Tarea a realizar: Reproduzca sin alteraciones, del texto sobre la batalla naval de Santiago de Cuba, todo lo que va desde "Este fragmento de" hasta "Santiago de Cuba.".

Texto mostrado:
══════════

«Ayer me dieron por muerto, ahogado, y casi lo estuve tres veces, pero cuando ya había perdido toda esperanza de salvación, la providencia me socorrió poniendo a mi alcance los restos de un bote destrozado».
Este fragmento de una carta, fechada el 4 de julio de 1898, un día después de la batalla naval de Santiago de Cuba, llegó a España con dos meses de retraso. En ese tiempo, la familia del autor llegó a creer que había muerto tras leer su nombre en la lista de fallecidos que cada día publicaba la prensa española.
Pero no fue así. Alejandro Lallemand, médico de la Armada en aquel último episodio de la Guerra de Cuba, sobrevivió para contarlo. El buque en el que luchaba Lallemand junto al almirante Pascual Cervera y Topete fue de los primeros en caer, poco después de que a las 9.30 horas de aquel 3 de julio de 1898 se cumpliera la orden de abandonar el puerto de Santiago de Cuba.

══════════

Datos mostrados:
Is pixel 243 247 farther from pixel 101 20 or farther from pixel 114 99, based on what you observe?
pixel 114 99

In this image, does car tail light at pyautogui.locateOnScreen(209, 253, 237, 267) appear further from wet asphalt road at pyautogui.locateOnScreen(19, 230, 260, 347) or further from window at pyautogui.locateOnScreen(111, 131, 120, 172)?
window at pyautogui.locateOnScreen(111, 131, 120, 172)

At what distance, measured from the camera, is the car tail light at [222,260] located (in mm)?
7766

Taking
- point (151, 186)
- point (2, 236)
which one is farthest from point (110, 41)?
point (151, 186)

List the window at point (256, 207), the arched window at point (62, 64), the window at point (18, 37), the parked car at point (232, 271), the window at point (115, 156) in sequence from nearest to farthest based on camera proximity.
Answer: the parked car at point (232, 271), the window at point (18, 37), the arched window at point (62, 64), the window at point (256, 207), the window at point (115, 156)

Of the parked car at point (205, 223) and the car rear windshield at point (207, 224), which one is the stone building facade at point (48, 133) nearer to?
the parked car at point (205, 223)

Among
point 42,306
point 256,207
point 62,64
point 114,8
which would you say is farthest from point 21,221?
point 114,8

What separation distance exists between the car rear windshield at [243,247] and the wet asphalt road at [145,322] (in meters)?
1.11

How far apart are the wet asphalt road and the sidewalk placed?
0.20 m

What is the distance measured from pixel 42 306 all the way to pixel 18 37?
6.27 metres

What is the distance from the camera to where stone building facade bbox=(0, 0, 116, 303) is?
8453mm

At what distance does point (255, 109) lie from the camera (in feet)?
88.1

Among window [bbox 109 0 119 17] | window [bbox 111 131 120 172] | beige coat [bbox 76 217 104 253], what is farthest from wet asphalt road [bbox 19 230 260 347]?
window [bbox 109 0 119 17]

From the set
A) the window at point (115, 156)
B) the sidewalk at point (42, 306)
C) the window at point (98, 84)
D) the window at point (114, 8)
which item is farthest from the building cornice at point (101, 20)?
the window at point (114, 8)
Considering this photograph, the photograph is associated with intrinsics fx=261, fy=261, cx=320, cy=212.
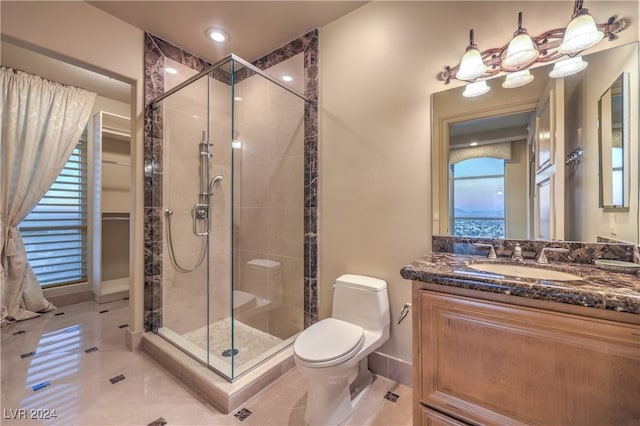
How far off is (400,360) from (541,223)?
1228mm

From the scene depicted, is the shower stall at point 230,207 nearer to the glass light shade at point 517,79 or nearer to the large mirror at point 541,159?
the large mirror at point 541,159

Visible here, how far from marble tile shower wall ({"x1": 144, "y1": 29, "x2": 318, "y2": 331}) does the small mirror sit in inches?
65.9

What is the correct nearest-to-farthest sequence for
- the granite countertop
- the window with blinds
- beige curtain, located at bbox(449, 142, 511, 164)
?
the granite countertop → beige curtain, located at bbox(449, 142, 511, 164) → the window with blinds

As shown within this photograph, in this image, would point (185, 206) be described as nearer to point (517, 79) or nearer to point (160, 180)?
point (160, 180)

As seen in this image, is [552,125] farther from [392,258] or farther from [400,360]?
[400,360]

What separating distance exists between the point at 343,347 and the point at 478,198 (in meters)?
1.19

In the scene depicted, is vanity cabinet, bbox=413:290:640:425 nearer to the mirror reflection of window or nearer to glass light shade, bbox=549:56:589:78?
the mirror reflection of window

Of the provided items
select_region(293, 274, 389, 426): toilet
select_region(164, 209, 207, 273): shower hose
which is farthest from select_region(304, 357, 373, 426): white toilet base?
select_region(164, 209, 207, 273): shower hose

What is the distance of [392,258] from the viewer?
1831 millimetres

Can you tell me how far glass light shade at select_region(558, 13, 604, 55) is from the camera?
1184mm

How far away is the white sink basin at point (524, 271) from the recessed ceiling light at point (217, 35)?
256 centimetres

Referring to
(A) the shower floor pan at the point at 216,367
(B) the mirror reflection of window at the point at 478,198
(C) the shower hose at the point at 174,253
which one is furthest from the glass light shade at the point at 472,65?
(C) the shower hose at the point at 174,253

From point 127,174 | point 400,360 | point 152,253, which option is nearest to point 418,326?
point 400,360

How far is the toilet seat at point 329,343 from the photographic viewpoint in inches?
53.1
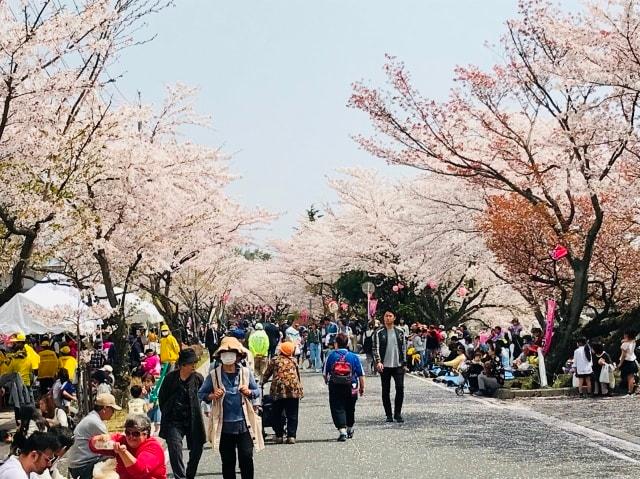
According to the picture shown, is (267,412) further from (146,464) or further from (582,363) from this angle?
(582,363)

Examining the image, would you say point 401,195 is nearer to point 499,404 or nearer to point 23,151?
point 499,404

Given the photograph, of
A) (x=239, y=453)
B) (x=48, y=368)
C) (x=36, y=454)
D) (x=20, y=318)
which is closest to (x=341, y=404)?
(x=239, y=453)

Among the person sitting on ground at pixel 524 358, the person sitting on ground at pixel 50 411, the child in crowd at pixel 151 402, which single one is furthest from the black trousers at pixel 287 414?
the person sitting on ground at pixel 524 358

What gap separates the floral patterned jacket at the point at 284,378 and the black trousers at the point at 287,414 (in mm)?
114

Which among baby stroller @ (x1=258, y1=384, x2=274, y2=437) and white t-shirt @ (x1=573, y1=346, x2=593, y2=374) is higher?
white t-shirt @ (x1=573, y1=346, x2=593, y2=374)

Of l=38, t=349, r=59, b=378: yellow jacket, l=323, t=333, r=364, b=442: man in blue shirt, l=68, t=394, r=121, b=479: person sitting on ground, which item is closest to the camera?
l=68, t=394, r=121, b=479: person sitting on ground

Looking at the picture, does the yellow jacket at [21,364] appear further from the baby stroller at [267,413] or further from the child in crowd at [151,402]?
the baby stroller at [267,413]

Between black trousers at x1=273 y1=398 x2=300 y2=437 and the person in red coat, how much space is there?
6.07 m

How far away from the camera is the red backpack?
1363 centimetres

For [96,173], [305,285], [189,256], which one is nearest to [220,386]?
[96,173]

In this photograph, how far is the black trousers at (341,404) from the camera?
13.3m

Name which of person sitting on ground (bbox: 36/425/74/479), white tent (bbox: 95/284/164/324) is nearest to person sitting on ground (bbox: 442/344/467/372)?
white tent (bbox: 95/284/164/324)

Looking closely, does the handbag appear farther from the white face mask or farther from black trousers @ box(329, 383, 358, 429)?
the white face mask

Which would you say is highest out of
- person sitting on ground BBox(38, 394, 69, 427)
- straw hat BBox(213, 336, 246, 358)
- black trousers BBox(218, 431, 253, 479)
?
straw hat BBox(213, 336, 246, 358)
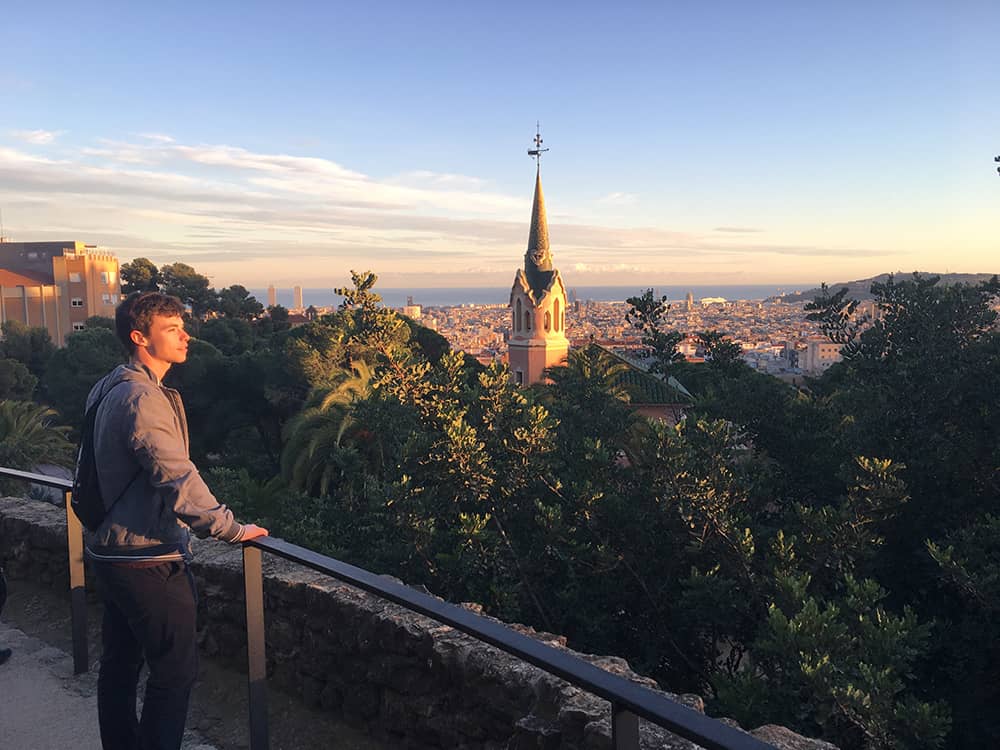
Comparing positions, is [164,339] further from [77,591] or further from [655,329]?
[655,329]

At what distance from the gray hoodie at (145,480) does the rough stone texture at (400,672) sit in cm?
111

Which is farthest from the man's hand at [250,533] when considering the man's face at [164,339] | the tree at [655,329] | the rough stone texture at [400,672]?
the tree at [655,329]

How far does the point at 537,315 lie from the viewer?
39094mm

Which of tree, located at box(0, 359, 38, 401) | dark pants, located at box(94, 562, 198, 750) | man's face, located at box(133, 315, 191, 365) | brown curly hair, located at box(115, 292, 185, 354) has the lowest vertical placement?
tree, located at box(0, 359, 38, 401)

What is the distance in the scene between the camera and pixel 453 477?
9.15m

══════════

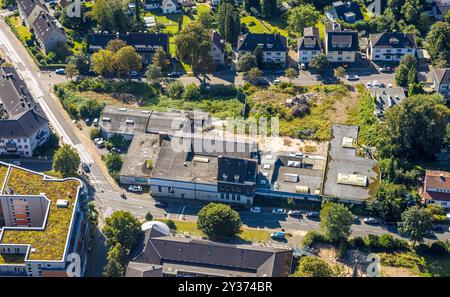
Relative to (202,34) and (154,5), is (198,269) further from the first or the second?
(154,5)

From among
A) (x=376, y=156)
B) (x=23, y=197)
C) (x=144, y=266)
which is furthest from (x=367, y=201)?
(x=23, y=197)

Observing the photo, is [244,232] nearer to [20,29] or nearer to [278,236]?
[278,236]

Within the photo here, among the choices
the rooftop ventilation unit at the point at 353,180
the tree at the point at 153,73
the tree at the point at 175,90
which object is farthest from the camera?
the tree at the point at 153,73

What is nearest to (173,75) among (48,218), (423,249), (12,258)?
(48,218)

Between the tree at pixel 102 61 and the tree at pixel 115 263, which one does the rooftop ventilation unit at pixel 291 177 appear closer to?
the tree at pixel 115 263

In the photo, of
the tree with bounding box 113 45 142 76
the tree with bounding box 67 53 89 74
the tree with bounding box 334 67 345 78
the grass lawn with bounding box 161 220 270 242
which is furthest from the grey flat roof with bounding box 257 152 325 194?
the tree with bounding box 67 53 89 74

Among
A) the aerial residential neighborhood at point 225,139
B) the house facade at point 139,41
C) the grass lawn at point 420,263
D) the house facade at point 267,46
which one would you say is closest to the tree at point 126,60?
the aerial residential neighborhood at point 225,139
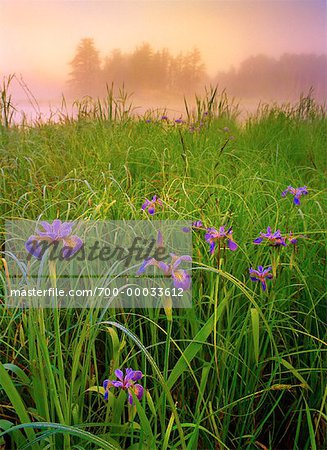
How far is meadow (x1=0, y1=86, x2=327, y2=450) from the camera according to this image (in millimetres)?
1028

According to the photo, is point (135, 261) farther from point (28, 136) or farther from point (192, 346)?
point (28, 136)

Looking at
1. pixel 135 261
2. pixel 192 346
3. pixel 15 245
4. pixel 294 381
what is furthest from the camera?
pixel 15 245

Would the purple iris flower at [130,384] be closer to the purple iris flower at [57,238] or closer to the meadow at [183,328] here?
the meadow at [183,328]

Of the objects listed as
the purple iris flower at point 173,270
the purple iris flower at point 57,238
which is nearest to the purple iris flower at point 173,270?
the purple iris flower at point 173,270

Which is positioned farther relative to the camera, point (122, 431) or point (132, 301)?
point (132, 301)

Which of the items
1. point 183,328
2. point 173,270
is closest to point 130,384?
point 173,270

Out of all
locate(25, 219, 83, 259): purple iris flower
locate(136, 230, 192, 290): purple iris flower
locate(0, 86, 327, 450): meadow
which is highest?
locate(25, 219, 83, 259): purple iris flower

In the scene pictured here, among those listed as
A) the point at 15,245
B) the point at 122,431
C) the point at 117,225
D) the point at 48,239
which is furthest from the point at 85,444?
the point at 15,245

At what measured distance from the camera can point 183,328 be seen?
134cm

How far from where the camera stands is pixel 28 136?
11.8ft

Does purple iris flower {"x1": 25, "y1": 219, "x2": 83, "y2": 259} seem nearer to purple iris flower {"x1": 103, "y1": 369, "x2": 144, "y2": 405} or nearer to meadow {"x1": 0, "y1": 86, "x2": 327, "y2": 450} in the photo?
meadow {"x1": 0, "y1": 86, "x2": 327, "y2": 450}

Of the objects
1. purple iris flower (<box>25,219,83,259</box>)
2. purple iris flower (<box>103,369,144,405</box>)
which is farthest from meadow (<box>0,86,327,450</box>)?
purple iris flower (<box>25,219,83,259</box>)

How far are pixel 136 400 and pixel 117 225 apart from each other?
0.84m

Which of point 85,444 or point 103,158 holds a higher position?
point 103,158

══════════

Solución del ejercicio:
Este fragmento de una carta, fechada el 4 de julio de 1898, un día después de la batalla naval de Santiago de Cuba, llegó a España con dos meses de retraso. En ese tiempo, la familia del autor llegó a creer que había muerto tras leer su nombre en la lista de fallecidos que cada día publicaba la prensa española.
Pero no fue así. Alejandro Lallemand, médico de la Armada en aquel último episodio de la Guerra de Cuba, sobrevivió para contarlo. El buque en el que luchaba Lallemand junto al almirante Pascual Cervera y Topete fue de los primeros en caer, poco después de que a las 9.30 horas de aquel 3 de julio de 1898 se cumpliera la orden de abandonar el puerto de Santiago de Cuba.